**WHAT THE EXERCISE ASKS:**
Reproduce all of the records below, changing every "camera" to "viewer" and keeping everything else the same. Leave the pictures out of your output.
** Start THE DATA **
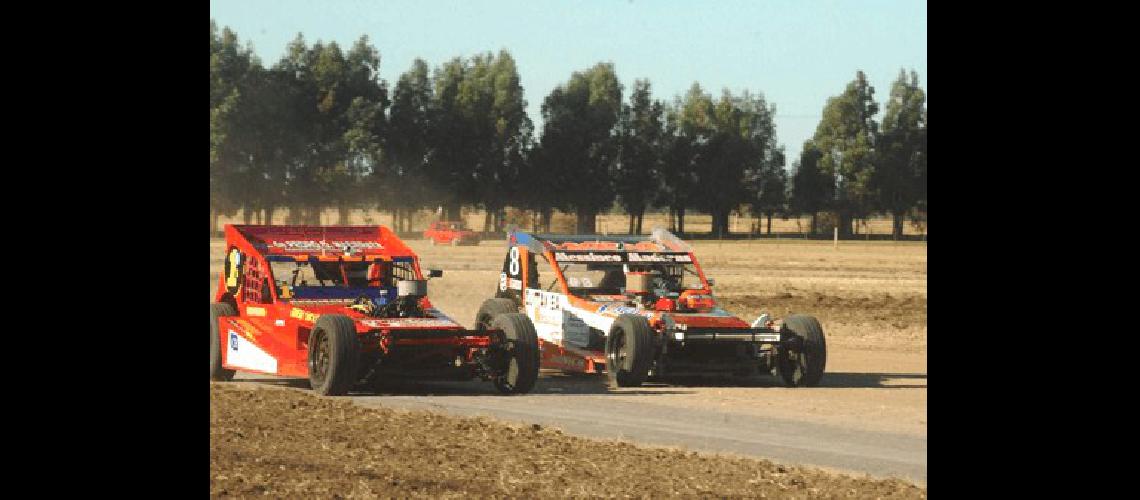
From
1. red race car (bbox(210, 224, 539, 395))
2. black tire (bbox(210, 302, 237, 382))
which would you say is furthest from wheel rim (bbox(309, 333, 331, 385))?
black tire (bbox(210, 302, 237, 382))

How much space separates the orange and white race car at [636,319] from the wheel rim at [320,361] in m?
3.17

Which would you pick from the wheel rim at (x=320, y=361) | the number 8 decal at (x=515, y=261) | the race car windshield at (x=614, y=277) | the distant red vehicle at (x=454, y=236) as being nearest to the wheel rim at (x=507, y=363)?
the wheel rim at (x=320, y=361)

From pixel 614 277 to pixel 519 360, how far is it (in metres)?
3.63

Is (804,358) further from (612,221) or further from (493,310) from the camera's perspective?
(612,221)

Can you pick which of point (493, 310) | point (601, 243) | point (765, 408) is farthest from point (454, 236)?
point (765, 408)

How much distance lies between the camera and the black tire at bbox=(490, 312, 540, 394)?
18406mm

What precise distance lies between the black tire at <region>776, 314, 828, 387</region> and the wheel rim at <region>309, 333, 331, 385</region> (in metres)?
5.39

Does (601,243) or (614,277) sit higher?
(601,243)

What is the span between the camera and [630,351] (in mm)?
19047

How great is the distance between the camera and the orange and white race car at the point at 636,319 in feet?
63.7

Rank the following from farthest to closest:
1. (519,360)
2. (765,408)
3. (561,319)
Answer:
** End THE DATA **
**EXERCISE OUTPUT:**
From
1. red race car (bbox(210, 224, 539, 395))
2. black tire (bbox(210, 302, 237, 382))
which would you say is furthest from wheel rim (bbox(309, 333, 331, 385))?
black tire (bbox(210, 302, 237, 382))

How much space separates the orange and white race car at [636,319] from the wheel rim at [320,361] in m?
3.17

Which would you pick from the wheel rim at (x=320, y=361) | the number 8 decal at (x=515, y=261) | the race car windshield at (x=614, y=277) | the distant red vehicle at (x=454, y=236) as being nearest to the wheel rim at (x=507, y=363)?
the wheel rim at (x=320, y=361)

From pixel 614 277 to pixel 519 360, how far is it (in metres)?
3.63

Is (804,358) further from (612,221) or further from (493,310) from the viewer's perspective?
(612,221)

Can you pick which of point (493, 310) | point (601, 243) | point (765, 408) is farthest from point (454, 236)?
point (765, 408)

How much distance lies between the viewer and the black tire at bbox=(490, 312, 540, 394)?
18406mm

What precise distance lies between the black tire at <region>776, 314, 828, 387</region> and the wheel rim at <region>309, 333, 331, 385</region> (in metres)?
5.39

Does (601,243) or (614,277) sit higher?
(601,243)

What is the span between the viewer and [630,351] (in mm)?
19047

How great is the distance between the viewer and the orange and white race car at the point at 636,319 in feet?
63.7

Rank the following from farthest to closest:
1. (519,360)
2. (765,408)
3. (561,319)
Answer:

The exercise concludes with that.